Identify the line that contains "Within the scene" in the material. Output it and every line after it, unchanged, through the end.

☆ ☆ ☆ ☆

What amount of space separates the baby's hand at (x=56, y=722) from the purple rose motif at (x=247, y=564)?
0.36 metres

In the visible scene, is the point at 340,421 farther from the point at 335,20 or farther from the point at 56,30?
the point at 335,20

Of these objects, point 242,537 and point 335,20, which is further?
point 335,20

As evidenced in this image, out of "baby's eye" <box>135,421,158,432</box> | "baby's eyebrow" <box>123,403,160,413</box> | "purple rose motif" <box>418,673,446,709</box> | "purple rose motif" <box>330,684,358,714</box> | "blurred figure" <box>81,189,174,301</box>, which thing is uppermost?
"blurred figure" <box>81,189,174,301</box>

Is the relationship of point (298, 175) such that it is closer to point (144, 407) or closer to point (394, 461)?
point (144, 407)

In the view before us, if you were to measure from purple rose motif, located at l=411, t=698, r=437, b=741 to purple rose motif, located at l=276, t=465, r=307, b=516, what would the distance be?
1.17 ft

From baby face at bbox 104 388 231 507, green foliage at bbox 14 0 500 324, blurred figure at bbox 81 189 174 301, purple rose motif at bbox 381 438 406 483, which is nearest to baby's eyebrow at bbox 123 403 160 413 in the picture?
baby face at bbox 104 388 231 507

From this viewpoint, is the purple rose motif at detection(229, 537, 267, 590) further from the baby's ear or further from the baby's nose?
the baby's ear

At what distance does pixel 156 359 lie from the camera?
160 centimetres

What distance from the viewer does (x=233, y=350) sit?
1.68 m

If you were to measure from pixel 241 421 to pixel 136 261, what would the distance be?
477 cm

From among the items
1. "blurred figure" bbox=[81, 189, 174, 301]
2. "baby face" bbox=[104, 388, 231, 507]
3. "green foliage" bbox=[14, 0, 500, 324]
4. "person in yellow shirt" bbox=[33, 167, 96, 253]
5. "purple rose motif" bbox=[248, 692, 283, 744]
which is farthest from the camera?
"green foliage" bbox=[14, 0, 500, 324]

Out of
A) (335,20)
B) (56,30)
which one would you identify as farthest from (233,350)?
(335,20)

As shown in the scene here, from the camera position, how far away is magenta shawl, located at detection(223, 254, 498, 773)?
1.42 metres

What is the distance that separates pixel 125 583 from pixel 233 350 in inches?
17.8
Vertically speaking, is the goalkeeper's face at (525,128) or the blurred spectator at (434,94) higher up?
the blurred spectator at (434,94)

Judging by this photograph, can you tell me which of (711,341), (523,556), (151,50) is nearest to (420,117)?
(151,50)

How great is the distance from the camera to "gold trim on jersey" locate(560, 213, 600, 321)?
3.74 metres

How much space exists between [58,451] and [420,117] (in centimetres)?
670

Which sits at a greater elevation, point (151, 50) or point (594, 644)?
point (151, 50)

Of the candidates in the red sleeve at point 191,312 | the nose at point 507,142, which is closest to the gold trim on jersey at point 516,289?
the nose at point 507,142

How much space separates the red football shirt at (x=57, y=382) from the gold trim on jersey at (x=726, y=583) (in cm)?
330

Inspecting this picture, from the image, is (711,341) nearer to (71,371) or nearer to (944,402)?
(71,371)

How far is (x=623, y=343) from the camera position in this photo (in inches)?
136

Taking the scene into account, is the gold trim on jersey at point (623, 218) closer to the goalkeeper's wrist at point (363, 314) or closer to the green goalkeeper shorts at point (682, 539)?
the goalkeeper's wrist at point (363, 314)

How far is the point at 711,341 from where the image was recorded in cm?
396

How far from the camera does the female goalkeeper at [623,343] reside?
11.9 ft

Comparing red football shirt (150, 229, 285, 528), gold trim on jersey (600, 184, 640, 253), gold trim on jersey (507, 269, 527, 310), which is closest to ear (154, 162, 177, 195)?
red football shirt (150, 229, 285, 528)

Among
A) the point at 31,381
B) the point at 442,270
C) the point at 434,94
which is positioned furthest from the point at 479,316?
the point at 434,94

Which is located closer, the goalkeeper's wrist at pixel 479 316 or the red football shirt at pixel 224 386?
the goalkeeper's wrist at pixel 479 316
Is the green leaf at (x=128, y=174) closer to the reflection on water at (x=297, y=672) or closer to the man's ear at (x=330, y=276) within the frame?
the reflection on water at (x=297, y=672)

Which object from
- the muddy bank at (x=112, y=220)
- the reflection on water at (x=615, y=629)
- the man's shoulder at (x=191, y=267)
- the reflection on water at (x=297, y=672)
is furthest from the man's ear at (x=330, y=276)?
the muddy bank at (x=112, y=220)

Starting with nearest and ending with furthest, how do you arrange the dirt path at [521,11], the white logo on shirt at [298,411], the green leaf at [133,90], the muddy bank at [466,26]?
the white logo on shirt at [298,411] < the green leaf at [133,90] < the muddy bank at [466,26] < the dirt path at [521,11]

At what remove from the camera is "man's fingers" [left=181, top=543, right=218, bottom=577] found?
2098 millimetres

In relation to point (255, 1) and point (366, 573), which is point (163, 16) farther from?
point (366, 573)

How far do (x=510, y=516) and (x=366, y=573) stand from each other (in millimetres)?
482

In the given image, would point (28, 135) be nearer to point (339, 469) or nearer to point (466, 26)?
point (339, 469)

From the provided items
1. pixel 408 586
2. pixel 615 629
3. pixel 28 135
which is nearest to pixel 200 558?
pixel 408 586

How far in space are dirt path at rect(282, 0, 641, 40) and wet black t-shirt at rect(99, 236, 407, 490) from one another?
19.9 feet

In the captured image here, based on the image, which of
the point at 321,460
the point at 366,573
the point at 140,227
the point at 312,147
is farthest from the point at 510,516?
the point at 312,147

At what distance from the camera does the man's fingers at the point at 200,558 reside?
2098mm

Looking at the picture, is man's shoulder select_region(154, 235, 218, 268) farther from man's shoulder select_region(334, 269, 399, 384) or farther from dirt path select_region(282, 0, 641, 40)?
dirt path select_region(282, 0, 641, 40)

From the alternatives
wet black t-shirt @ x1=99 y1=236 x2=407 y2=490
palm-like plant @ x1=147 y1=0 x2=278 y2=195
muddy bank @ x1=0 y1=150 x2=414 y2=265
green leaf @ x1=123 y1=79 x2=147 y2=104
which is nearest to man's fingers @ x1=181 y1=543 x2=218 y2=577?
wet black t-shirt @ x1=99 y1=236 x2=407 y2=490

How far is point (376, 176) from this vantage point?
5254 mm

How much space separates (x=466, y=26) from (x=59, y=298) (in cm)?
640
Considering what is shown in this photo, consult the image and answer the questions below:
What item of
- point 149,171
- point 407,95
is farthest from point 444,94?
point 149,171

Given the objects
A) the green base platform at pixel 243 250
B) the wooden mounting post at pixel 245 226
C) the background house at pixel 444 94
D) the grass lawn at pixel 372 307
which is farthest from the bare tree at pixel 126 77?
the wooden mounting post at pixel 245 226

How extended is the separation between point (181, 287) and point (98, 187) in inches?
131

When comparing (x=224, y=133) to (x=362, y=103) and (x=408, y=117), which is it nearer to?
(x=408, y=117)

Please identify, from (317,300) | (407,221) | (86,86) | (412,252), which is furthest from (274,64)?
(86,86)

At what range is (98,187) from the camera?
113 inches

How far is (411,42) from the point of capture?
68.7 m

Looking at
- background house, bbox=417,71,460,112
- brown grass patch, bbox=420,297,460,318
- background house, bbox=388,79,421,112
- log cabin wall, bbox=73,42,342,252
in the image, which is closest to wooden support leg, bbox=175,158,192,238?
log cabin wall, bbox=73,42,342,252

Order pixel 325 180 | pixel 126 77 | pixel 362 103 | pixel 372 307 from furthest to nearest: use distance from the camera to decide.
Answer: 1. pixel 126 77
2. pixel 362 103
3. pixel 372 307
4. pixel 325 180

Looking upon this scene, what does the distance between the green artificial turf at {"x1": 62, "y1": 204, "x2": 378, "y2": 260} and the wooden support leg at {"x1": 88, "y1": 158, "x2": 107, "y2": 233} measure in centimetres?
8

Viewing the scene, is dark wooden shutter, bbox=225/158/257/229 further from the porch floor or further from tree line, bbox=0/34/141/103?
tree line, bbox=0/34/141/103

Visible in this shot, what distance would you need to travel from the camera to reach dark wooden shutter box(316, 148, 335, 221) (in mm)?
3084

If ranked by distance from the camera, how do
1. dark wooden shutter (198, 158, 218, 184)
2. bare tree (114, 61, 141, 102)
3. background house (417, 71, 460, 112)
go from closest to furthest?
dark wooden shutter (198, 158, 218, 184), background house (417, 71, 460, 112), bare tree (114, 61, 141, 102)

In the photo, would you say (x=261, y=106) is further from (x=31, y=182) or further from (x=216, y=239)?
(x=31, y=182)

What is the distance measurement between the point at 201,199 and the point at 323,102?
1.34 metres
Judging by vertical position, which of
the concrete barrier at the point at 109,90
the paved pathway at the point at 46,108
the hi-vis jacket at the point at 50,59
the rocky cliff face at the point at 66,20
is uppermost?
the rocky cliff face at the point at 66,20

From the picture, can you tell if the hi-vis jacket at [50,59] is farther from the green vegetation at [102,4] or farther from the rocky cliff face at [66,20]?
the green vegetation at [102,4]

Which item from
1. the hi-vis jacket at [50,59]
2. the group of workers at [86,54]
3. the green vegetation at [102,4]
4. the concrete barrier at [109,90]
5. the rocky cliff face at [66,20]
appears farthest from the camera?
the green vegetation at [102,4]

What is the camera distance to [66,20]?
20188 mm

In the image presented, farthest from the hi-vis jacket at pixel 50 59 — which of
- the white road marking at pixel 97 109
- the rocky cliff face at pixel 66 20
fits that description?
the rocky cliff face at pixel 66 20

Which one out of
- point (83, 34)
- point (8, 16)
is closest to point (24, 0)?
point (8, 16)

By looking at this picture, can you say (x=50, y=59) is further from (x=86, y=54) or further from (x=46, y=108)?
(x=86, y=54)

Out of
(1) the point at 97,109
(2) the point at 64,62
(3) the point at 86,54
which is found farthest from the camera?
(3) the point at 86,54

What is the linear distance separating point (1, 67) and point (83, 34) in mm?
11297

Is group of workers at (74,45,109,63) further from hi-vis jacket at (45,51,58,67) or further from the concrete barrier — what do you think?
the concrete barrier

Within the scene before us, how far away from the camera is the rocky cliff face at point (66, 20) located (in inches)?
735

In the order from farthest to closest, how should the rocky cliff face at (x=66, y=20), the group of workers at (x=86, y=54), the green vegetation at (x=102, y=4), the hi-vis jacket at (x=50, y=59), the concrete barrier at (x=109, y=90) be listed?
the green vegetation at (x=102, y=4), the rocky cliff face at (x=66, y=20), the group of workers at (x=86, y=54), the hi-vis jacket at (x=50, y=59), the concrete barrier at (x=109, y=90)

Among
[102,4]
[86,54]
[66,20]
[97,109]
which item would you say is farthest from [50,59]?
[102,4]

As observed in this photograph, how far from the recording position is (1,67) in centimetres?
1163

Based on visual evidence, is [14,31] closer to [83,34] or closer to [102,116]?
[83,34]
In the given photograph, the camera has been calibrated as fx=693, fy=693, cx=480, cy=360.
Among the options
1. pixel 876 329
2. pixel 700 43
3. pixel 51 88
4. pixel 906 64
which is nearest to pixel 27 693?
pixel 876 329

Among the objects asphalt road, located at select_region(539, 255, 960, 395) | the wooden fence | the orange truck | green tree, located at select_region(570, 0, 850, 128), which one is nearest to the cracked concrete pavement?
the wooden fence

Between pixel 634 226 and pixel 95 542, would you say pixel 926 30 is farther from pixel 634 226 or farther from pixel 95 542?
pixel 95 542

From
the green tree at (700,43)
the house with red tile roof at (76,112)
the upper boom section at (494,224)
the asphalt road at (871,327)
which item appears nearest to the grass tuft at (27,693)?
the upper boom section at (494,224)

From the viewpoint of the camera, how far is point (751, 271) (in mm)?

☆ ☆ ☆ ☆

> _Output for this task_:
Within the scene before us, how far away from the camera is the rocky cliff face at point (66, 20) located (in inches)?
735

In the order from farthest to closest, how should the rocky cliff face at (x=66, y=20), the group of workers at (x=86, y=54), the green vegetation at (x=102, y=4), the hi-vis jacket at (x=50, y=59), the concrete barrier at (x=109, y=90) be listed?
the green vegetation at (x=102, y=4), the rocky cliff face at (x=66, y=20), the group of workers at (x=86, y=54), the hi-vis jacket at (x=50, y=59), the concrete barrier at (x=109, y=90)

Among
[102,4]
[86,54]
[66,20]
[97,109]
which item would you say is farthest from [50,59]?
[102,4]

As observed in this photograph, how far from the recording position is (1,67) in centimetres?
1163

Based on visual evidence, is [14,31] closer to [83,34] or closer to [102,116]?
[83,34]
In the given photograph, the camera has been calibrated as fx=693, fy=693, cx=480, cy=360.
Among the options
1. pixel 876 329
2. pixel 700 43
3. pixel 51 88
4. pixel 906 64
which is nearest to pixel 27 693?
pixel 876 329

Among the objects asphalt road, located at select_region(539, 255, 960, 395) | the wooden fence | the orange truck | green tree, located at select_region(570, 0, 850, 128), which one is nearest to the cracked concrete pavement?
the wooden fence

Between pixel 634 226 and pixel 95 542, would you say pixel 926 30 is farther from pixel 634 226 or farther from pixel 95 542?
pixel 95 542

From
the green tree at (700,43)
the house with red tile roof at (76,112)
the upper boom section at (494,224)
the asphalt road at (871,327)
which item appears nearest to the grass tuft at (27,693)?
the upper boom section at (494,224)

From the viewpoint of the camera, how far is point (751, 271) (in mm)?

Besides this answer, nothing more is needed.